In the part of the items that opens with the line containing "As seen in this" and runs through the end of the items, switch "stone veneer wall" to "brick veneer wall" and give those lines again, leaving everything else unchanged.

──────── Supplied material ────────

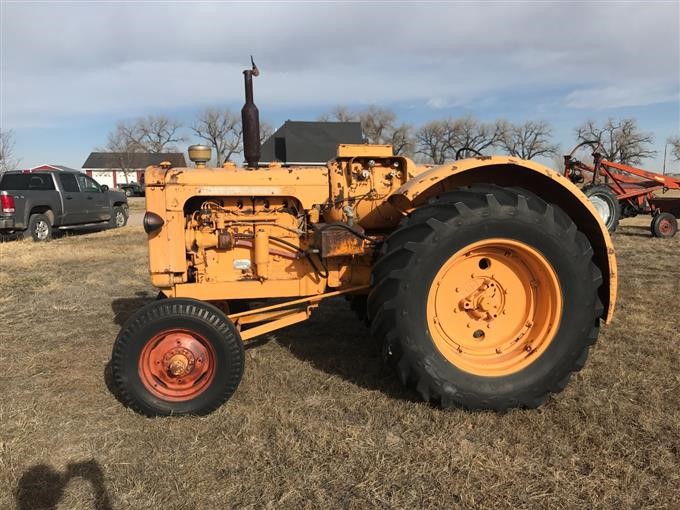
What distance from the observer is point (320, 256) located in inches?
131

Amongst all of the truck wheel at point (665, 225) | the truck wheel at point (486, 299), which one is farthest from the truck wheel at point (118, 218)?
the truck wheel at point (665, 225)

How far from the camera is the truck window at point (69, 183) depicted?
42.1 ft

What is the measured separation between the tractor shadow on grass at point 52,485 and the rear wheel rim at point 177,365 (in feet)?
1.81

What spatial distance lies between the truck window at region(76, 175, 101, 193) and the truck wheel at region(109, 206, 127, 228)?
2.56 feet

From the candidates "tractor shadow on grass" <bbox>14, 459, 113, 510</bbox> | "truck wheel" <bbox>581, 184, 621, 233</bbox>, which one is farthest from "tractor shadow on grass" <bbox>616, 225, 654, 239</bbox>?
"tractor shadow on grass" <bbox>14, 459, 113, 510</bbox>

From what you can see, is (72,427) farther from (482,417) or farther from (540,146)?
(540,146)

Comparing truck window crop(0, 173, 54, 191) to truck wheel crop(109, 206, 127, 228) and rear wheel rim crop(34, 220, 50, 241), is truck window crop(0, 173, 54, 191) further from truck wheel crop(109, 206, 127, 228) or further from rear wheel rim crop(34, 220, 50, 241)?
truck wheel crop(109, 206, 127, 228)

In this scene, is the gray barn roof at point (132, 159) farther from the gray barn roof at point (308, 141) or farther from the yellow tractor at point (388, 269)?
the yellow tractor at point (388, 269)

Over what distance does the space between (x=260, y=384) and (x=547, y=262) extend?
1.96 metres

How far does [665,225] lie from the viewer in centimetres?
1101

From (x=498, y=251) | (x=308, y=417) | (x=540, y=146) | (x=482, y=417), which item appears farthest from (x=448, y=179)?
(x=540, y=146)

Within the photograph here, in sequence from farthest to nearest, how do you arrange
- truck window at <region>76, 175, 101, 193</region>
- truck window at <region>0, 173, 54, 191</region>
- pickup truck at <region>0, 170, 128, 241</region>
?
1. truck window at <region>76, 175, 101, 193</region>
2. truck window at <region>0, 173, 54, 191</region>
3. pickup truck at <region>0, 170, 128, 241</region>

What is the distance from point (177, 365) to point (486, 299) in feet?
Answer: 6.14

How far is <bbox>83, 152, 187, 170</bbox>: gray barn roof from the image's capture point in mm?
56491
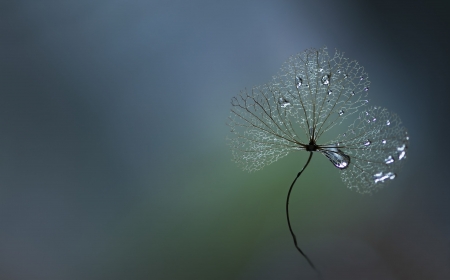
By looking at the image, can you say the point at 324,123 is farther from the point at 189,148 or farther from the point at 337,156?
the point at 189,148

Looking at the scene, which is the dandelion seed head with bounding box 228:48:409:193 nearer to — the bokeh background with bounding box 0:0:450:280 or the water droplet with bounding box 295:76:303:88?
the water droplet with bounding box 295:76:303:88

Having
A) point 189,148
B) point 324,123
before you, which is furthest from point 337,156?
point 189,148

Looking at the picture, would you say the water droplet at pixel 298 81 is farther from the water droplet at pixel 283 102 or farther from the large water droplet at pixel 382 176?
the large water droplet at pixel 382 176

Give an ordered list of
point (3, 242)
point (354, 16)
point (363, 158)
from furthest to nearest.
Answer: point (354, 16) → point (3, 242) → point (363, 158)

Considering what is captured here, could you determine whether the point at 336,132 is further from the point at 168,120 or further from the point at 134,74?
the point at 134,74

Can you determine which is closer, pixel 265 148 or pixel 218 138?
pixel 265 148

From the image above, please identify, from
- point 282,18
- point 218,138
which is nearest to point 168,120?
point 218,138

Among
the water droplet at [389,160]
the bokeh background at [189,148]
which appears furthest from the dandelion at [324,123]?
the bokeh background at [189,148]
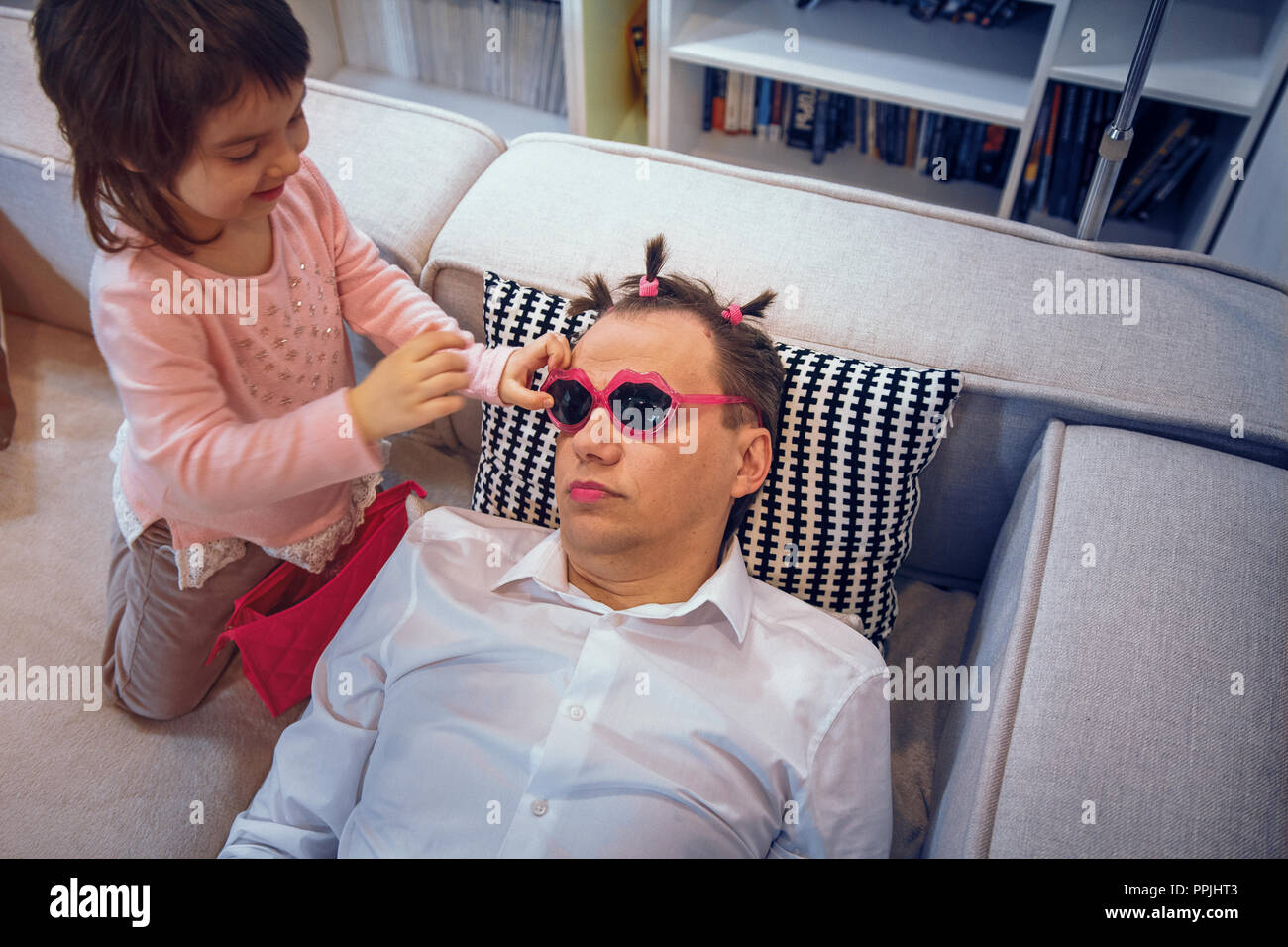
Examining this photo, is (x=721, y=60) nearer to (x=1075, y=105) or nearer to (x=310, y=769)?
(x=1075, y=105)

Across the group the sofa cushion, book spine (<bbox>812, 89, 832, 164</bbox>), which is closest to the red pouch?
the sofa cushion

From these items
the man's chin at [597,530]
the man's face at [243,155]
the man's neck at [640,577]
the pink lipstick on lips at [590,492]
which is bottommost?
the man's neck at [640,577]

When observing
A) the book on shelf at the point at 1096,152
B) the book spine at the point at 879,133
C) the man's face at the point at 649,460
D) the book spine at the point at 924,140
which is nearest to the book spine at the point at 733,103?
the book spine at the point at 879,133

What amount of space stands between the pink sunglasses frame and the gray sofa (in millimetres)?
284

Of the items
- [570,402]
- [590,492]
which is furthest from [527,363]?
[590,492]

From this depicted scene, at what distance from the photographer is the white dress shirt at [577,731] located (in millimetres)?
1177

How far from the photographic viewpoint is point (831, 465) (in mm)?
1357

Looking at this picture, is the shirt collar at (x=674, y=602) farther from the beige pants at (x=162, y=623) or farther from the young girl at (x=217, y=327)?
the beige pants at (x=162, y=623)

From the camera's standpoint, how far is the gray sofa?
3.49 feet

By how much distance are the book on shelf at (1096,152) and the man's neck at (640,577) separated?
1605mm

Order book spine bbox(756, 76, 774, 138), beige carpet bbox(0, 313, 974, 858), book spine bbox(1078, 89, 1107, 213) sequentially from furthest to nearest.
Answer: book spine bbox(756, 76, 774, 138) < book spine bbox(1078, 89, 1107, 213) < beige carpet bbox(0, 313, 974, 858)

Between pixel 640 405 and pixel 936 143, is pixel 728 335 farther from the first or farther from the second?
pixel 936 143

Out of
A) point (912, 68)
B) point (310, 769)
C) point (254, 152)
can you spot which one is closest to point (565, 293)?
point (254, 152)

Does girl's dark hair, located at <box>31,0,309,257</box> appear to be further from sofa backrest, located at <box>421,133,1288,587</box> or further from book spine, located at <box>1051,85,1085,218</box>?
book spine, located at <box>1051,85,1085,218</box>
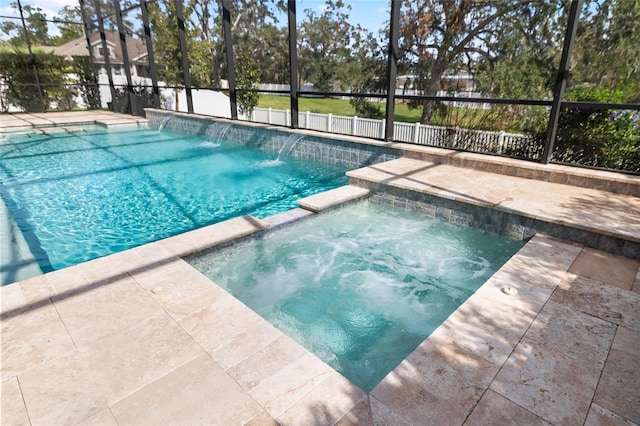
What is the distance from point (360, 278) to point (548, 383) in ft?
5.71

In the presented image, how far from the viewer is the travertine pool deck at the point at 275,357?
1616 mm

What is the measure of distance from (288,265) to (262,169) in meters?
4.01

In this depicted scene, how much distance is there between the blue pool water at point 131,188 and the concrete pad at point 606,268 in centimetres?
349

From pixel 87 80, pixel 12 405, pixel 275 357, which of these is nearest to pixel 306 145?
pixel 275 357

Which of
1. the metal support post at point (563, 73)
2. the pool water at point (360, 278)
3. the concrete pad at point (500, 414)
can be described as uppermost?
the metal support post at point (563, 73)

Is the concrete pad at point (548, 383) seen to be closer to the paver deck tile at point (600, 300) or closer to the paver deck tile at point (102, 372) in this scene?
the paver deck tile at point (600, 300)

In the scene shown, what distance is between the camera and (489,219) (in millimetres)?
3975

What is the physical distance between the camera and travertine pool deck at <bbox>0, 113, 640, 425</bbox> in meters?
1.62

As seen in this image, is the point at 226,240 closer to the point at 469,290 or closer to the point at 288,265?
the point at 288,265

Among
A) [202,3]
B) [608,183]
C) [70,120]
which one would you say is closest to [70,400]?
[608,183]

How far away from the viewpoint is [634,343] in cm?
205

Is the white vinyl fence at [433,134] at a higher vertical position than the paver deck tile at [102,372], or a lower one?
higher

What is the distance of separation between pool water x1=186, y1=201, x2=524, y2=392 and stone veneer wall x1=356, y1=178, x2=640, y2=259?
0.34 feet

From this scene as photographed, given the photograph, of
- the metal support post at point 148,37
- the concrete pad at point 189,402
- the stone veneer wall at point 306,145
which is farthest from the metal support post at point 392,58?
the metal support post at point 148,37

────────

• **Exercise solution**
As seen in this image, is the point at 226,240 closer to the point at 469,290 or closer to the point at 288,265?
the point at 288,265

Among
A) [202,3]
B) [608,183]
C) [70,120]
which one would you say is closest to [70,400]?
[608,183]

How far away from the viewpoint is [634,343] in cm?
205

Is the white vinyl fence at [433,134] at a higher vertical position than the paver deck tile at [102,372], or a lower one?
higher

What is the distance of separation between pool water x1=186, y1=201, x2=524, y2=392 and brick veneer wall x1=356, y1=178, x2=640, y2=259?
0.34 feet

From this scene as photographed, given the photograph, of
- the metal support post at point 148,37
- the concrete pad at point 189,402
- the brick veneer wall at point 306,145
which is farthest from the metal support post at point 392,58?
the metal support post at point 148,37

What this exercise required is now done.